TEXT PASSAGE ▸
□ □ □ □ □
In less than three weeks you will be asked to make a stark choice. You can choose the GOP's same old Washington "backroom insider games" -- ewwwwww -- or choose a fresh start with a new team dedicated to rooting out and exposing the Republicans' culture of man-love. ... With your support, our team will make sure that you will no longer be at risk from tax cuts tainted with gay Republican AIDS cooties, and that your children trapped in the military will no longer be taking orders from the Butt-Commando-in-Chief.
But if, for whatever reason, you can't vote for us, why not stay at home and sit this one out? Let's face it, polls prove the GOP is doomed, and your traditional mindless loyalty to them has brought you nothing but heartache, disappointment, and a legislature full of sodomist and negros. The GOP came into power promising you a return to traditional values; instead, they were a Trojan Horse full of purse-swinging black Greek sailors who have turned Washington into Sodom on the Potomac, and Capitol Hill into the Love Shack on Brokeback Mountain.
□ □ □ □ □
[Excerpts from a dataset]
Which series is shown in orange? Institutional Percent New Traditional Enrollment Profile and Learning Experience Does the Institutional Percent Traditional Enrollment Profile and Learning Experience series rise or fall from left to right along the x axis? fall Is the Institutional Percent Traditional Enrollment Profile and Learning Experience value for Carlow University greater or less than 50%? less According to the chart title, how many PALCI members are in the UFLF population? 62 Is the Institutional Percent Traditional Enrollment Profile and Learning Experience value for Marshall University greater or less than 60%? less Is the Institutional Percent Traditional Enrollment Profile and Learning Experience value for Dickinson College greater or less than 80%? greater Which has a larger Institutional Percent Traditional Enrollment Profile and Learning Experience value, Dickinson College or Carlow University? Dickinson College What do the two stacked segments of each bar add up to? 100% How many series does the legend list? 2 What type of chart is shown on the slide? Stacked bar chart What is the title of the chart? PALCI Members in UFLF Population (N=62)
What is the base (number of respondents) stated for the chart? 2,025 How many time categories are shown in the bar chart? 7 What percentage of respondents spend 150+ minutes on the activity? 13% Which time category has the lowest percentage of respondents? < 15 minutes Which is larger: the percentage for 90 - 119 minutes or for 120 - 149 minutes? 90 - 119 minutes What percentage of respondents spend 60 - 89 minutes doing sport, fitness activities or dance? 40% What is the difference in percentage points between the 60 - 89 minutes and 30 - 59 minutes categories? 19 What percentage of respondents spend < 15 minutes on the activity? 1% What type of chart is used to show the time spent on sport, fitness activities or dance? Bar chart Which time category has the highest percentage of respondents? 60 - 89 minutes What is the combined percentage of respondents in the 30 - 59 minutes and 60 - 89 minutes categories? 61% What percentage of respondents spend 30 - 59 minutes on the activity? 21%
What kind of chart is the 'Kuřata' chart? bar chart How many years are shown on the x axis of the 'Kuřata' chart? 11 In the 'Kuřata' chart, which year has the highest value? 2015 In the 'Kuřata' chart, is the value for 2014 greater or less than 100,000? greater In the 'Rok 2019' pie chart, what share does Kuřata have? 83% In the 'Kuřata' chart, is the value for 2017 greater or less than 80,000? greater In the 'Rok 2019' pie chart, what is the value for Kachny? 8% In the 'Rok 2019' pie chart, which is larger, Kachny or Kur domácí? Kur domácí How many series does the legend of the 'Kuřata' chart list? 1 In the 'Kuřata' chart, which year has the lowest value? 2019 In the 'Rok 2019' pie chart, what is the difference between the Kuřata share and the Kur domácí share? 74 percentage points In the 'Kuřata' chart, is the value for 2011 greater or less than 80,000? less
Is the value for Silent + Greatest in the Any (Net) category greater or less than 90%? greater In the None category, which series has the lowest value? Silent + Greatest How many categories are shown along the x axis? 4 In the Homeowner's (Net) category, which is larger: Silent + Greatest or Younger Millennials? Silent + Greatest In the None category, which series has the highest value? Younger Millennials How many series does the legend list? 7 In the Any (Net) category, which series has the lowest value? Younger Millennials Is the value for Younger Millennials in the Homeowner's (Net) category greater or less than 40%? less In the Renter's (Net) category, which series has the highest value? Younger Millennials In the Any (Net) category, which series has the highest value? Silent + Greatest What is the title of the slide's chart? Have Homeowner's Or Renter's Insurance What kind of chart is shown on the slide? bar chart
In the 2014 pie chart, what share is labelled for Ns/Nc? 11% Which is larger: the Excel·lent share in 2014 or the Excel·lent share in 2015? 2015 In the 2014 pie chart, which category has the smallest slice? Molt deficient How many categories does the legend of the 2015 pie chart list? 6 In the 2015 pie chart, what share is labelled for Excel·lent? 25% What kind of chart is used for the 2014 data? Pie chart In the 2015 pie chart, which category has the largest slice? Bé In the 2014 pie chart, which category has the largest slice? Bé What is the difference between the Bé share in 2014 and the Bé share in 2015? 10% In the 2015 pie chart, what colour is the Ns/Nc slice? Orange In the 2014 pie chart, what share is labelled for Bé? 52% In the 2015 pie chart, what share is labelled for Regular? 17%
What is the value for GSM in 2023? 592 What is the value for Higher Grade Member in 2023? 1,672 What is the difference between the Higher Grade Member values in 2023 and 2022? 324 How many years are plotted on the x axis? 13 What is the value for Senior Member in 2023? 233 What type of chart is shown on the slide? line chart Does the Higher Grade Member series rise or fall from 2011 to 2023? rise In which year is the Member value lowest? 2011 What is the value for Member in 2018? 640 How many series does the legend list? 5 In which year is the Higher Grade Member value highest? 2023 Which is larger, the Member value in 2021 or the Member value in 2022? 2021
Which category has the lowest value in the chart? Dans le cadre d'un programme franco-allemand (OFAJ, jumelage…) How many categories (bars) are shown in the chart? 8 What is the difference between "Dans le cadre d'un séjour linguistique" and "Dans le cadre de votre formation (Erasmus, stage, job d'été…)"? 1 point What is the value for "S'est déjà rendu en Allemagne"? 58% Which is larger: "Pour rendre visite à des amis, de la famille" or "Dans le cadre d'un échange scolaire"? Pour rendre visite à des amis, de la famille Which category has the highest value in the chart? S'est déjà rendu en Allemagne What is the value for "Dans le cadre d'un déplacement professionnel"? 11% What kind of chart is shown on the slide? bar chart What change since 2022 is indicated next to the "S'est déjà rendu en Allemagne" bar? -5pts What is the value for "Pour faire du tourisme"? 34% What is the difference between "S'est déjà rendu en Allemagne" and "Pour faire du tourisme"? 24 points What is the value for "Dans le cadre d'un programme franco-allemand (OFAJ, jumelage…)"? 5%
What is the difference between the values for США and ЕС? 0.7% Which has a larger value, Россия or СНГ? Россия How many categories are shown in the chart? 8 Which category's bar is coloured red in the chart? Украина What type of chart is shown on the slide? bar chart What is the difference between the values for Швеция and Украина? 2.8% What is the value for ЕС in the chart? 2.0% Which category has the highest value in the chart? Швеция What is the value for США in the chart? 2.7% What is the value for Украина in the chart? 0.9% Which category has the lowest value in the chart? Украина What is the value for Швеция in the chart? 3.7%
□ □ □ □ □
REQUIRED WORK ▸
[A] Answer the following questions using the campaign passage:
(i) How soon will readers be asked to make a stark choice?
(ii) What does the passage suggest readers do if they cannot vote for the writers' side?
(iii) What did the GOP promise when it came into power?
[B] Print the portion of the campaign passage starting at "But if, for" and ending at "on Brokeback Mountain.".

RESPONSE LIST ▸
[A]
(i) In less than three weeks.
(ii) Stay at home and sit this one out.
(iii) A return to traditional values.

[B]
But if, for whatever reason, you can't vote for us, why not stay at home and sit this one out? Let's face it, polls prove the GOP is doomed, and your traditional mindless loyalty to them has brought you nothing but heartache, disappointment, and a legislature full of sodomist and negros. The GOP came into power promising you a return to traditional values; instead, they were a Trojan Horse full of purse-swinging black Greek sailors who have turned Washington into Sodom on the Potomac, and Capitol Hill into the Love Shack on Brokeback Mountain.